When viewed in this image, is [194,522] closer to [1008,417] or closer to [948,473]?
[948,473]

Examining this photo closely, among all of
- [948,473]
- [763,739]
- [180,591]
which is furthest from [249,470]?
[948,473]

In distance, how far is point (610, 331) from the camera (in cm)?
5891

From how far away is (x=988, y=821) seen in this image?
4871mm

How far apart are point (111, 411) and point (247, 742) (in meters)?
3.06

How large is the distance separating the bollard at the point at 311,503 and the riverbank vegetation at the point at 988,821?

━━━━━━━━━━━━━━━━

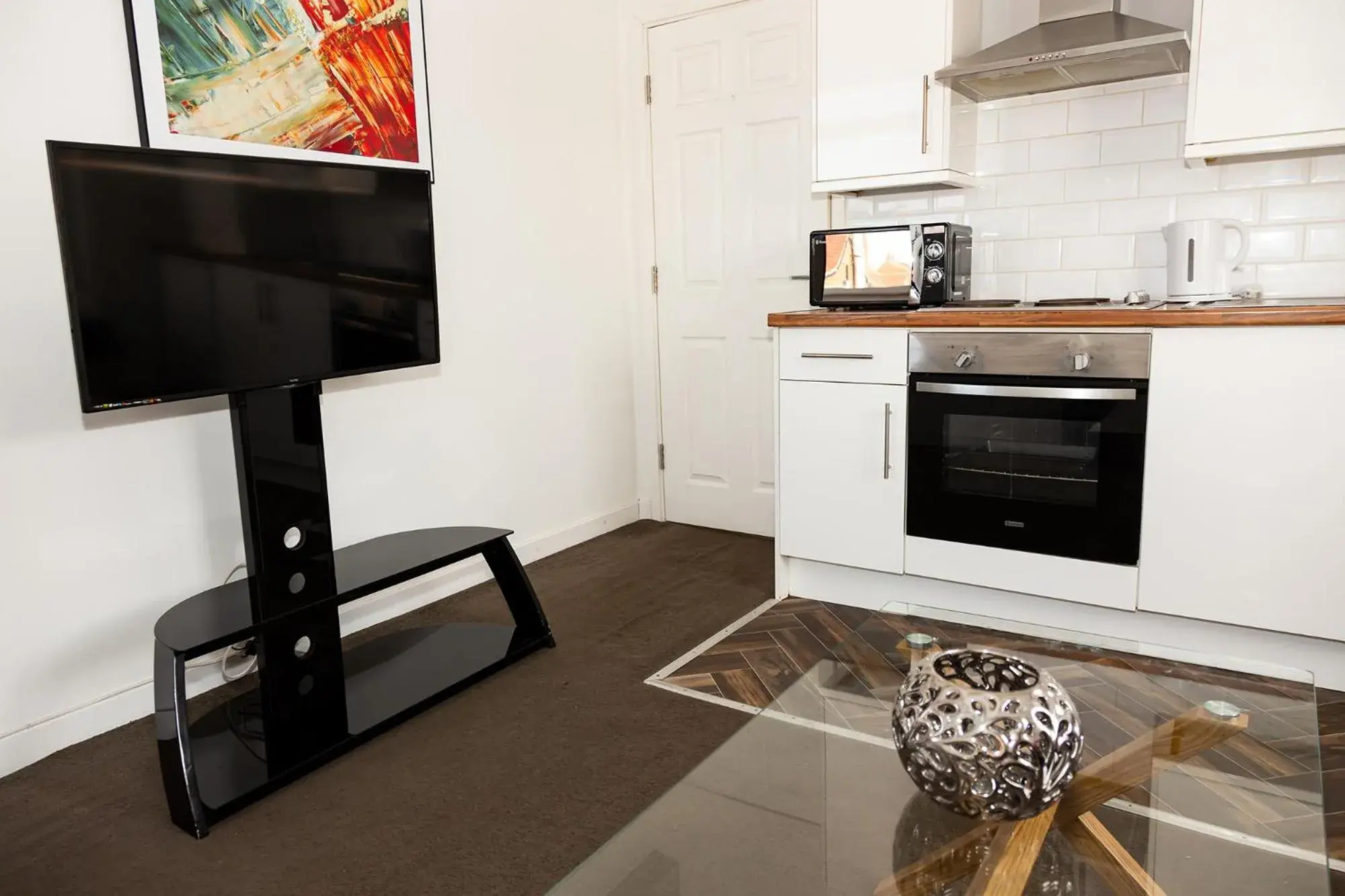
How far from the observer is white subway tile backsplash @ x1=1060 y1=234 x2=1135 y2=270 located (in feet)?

━━━━━━━━━━━━━━━━

Request: Count the lines of the records that contain the string "point", treating uppercase and lowercase as different. Give only the number.

Solution to this task: 3